Discurso do deputado municipal do Bloco de Esquerda, Pedro Jorge, na sessão da Assembleia Municipal da Figueira da Foz na comemoração dos 50 anos do 25 de Abril.

Entre o passado dia 9 de Janeiro e anteontem, 23 de Abril, a Conferência de Líderes desta Assembleia, sob proposta do PSD prontamente acolhida pelos outros grupos políticos, teve oportunidade de promover três encontros em escolas do concelho, com alunos de diferentes idades, para falar e dar a conhecer um pouco desta Assembleia, do poder local e dos 50 anos do 25 de Abril. Enquanto aproveito para saudar e agradecer a todos os intervenientes – a mesa da Assembleia, os restantes líderes de bancada, os deputados Célia Morais e José Ligeiro, a D. Helena Pereira e todas as senhoras professoras e professores e demais pessoal organizador – pela oportunidade que me deram de participar nestes encontros, lembro que conversámos com centenas de alunos da Escola Secundária c/3ºCEB de Cristina Torres, do Jardim-Escola João de Deus das Alhadas e da Escola EB1 do Serrado, em Buarcos. Entre alunos que votaram pela primeira vez no passado dia 10 de Março ou que ainda o vão fazer no próximo dia 9 de Junho, e muitos outros, filhos e filhas de pessoas que não eram sequer nascidas há 50 anos, onde estavam crianças que nem sequer nos perceberam muito bem por terem chegado recentemente a Portugal, e ainda crianças com medidas de inclusão por terem necessidades diferentes das da maioria, tivemos a oportunidade de conhecer e dar a conhecer um pouco do Portugal que emergiu desta data histórica, em contraste com o que existia até 24 de Abril de 1974. Foi um exercício de cidadania magnífico, com o traço comum da curiosidade presente em idades tão diferentes, onde se pôde aprender sobre factos tão diversos como a inexistência de iogurtes e Coca Cola antes do 25 de Abril, até ao método de Hondt e aos círculos eleitorais do país. Está de parabéns esta Assembleia.

- - -

◆ Tarefa a realizar:
Cite fielmente o trecho do discurso sobre os 50 anos do 25 de Abril que começa nas palavras "Discurso do deputado" e termina logo após as palavras "comemoração dos 50 anos do 25 de Abril.".

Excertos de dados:
- - -

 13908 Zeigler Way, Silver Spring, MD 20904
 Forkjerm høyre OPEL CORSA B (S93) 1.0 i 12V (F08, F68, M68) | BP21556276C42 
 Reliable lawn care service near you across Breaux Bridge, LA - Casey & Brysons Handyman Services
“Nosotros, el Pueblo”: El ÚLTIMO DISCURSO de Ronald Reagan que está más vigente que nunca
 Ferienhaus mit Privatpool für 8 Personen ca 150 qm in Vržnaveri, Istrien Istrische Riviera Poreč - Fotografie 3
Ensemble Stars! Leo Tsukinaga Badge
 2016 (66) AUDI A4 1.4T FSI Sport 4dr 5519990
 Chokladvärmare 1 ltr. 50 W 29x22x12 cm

- - -

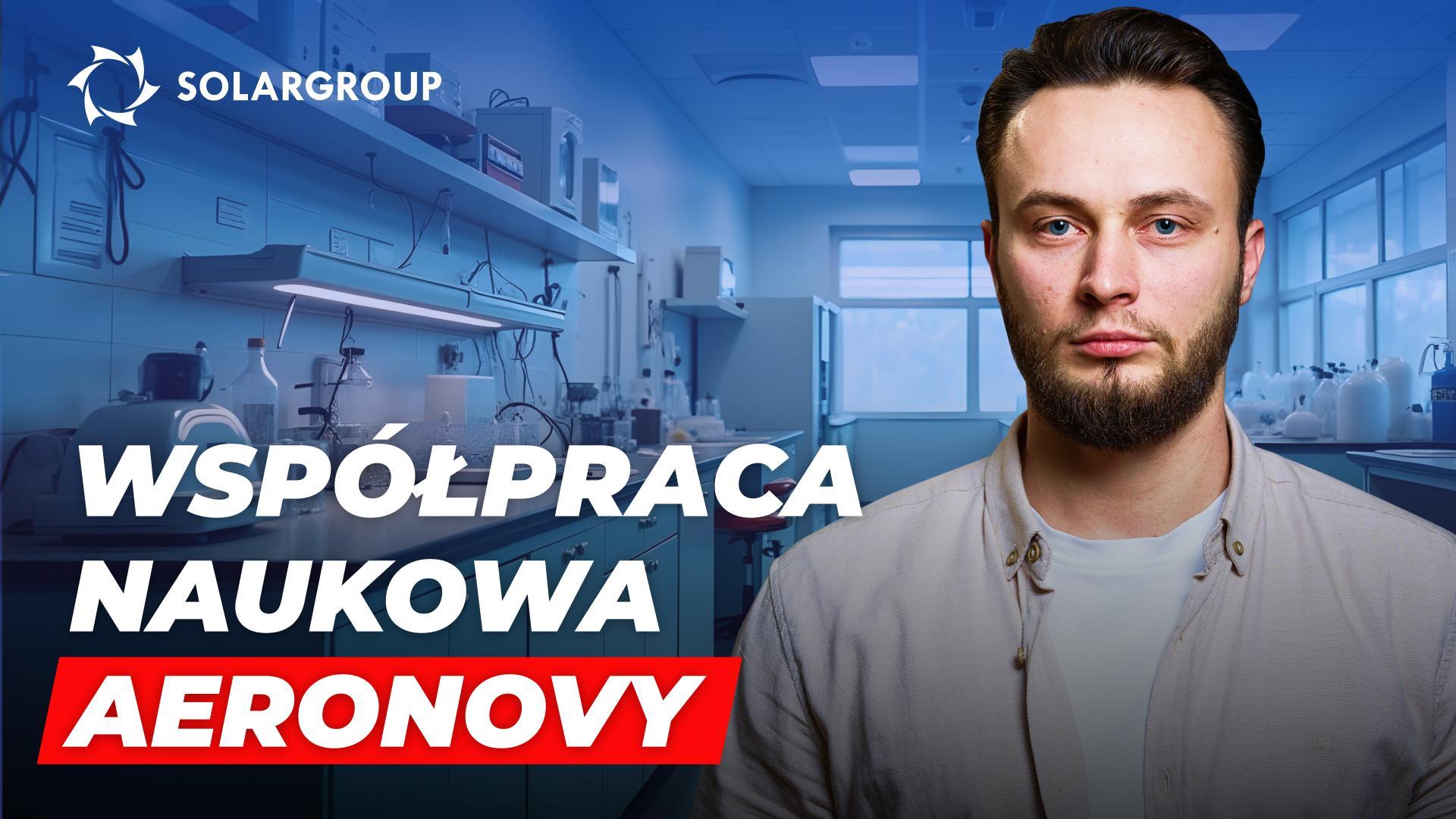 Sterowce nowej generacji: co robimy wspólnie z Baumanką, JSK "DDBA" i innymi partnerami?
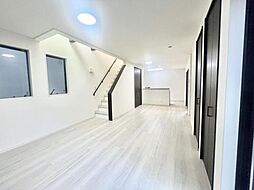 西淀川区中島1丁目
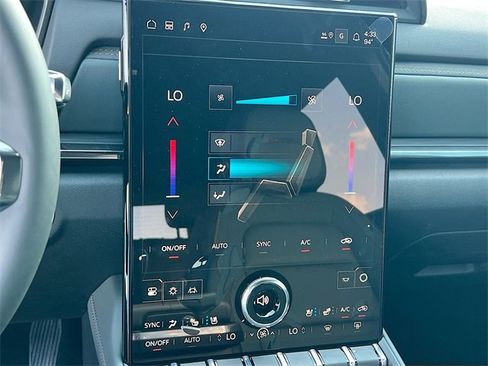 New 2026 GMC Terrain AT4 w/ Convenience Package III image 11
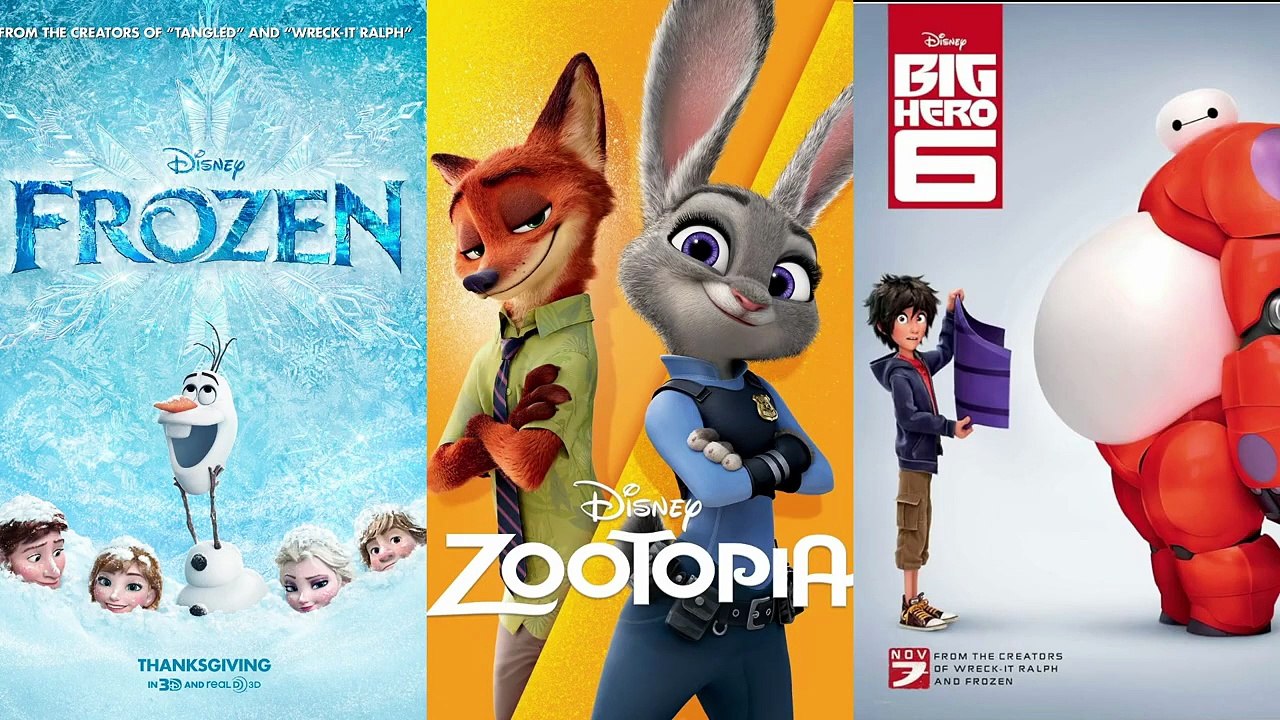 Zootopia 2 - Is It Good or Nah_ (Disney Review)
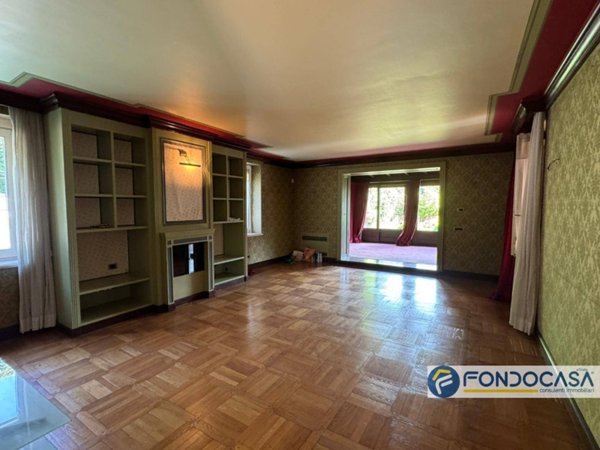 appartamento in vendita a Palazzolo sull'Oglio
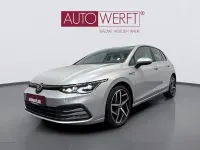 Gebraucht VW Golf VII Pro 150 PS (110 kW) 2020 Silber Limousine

- - -

◆ Resposta escrita:
Discurso do deputado municipal do Bloco de Esquerda, Pedro Jorge, na sessão da Assembleia Municipal da Figueira da Foz na comemoração dos 50 anos do 25 de Abril.